### Given task
Count the lines in the items below that contain the string "closer", treating uppercase and lowercase letters as different. Reply with only that number.

### Stored records
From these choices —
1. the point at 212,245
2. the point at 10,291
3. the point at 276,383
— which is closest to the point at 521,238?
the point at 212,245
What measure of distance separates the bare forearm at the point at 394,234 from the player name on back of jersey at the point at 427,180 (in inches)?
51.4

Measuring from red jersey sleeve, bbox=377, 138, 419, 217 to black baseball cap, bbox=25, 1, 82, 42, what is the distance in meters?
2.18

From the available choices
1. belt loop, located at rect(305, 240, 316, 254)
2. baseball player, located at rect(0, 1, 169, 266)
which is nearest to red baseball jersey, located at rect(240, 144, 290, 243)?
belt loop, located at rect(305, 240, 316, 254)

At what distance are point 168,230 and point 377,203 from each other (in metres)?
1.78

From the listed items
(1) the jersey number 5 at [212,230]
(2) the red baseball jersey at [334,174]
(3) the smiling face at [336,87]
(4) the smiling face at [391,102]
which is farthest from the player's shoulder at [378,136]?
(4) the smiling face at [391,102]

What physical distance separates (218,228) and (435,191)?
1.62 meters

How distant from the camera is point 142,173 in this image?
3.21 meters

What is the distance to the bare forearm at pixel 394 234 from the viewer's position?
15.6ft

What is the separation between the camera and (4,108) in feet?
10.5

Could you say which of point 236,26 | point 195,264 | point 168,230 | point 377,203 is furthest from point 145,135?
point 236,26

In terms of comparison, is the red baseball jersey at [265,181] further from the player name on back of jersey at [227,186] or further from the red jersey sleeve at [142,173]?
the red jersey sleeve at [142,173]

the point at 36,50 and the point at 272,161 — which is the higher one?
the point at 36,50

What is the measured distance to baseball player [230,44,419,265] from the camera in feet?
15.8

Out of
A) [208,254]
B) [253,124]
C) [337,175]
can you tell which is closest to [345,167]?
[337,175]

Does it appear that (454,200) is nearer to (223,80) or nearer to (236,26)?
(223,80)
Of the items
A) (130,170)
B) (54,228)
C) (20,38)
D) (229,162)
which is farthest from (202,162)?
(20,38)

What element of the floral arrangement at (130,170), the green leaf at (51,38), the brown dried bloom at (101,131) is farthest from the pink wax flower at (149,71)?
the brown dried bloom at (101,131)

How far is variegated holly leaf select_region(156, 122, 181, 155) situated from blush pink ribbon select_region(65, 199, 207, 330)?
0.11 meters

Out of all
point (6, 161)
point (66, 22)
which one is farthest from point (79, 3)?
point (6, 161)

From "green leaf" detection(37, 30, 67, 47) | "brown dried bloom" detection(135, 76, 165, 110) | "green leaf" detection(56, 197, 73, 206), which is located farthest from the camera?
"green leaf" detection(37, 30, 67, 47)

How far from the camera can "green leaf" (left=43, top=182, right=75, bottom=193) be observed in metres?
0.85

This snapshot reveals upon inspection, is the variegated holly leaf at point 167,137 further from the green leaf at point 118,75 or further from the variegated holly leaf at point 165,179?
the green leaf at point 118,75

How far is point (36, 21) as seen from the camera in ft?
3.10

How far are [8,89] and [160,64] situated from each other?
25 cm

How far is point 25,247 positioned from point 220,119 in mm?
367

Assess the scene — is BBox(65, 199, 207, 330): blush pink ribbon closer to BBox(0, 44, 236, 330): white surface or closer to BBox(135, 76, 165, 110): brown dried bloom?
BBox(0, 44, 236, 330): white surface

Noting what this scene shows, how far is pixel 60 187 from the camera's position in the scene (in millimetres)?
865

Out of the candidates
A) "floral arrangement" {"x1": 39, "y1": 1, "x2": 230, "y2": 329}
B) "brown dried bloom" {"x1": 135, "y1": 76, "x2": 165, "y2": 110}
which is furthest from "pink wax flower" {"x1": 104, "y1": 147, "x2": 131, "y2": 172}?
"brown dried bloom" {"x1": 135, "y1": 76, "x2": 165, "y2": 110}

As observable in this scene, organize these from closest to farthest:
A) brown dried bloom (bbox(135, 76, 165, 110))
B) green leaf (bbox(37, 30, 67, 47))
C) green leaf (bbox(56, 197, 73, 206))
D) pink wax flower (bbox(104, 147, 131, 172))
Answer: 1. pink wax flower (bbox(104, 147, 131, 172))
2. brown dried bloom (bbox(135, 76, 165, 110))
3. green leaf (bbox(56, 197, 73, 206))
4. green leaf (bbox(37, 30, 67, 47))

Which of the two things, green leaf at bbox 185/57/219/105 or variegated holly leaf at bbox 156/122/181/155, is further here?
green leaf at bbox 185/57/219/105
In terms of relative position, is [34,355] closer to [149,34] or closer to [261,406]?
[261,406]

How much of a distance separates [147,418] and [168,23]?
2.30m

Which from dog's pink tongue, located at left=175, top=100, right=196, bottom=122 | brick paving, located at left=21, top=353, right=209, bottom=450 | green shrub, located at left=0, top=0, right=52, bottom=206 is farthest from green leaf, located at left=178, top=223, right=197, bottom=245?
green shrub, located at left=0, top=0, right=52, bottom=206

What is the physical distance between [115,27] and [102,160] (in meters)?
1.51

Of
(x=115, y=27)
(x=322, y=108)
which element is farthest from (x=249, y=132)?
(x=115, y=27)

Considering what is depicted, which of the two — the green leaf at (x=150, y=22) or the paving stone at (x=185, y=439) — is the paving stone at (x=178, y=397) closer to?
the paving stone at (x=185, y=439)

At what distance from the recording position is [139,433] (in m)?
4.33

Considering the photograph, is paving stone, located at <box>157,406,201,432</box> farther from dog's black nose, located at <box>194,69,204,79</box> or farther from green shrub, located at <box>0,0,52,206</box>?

...

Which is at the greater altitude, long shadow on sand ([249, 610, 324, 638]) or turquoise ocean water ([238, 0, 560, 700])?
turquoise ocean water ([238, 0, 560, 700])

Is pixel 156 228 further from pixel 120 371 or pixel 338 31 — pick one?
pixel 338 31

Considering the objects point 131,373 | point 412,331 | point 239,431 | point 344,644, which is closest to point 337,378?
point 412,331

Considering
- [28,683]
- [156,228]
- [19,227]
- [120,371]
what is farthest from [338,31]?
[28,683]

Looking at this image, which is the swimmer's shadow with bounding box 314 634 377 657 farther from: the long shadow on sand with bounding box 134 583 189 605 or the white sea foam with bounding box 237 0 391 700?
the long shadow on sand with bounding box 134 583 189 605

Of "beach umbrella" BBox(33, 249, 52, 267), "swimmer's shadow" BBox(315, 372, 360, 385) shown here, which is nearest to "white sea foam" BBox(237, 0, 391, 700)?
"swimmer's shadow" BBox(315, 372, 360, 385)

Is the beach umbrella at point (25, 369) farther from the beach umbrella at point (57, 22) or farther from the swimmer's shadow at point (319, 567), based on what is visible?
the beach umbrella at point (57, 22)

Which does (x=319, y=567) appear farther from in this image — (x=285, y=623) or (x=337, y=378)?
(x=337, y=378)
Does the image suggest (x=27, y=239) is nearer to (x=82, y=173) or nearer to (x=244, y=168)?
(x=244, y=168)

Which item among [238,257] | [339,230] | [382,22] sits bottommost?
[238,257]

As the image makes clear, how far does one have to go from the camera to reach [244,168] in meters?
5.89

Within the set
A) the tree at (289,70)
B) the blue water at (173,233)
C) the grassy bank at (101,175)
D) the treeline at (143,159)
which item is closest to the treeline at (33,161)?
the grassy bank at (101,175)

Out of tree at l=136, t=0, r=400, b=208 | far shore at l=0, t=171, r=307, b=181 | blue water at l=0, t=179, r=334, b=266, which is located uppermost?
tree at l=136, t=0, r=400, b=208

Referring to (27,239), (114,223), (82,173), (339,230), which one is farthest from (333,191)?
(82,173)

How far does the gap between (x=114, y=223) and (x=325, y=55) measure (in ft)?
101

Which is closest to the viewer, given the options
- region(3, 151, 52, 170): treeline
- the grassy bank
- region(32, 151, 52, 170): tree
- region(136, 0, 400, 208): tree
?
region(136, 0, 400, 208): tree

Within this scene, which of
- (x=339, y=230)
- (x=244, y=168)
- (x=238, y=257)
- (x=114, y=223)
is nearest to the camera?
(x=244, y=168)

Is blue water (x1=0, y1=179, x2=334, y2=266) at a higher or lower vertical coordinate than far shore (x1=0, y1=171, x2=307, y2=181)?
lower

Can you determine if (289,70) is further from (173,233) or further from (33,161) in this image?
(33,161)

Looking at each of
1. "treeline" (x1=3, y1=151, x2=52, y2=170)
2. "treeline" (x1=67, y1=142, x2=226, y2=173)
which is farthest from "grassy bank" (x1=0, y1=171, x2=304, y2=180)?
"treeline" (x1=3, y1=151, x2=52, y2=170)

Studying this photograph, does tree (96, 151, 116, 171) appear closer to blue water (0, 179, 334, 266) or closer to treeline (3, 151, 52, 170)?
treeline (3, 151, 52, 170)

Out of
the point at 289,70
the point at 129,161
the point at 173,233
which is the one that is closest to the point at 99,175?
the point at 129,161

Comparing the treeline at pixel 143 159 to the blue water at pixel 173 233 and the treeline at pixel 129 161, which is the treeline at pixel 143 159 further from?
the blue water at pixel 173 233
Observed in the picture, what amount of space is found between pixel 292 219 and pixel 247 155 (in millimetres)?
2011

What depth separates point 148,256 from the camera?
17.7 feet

### Answer for this exercise
4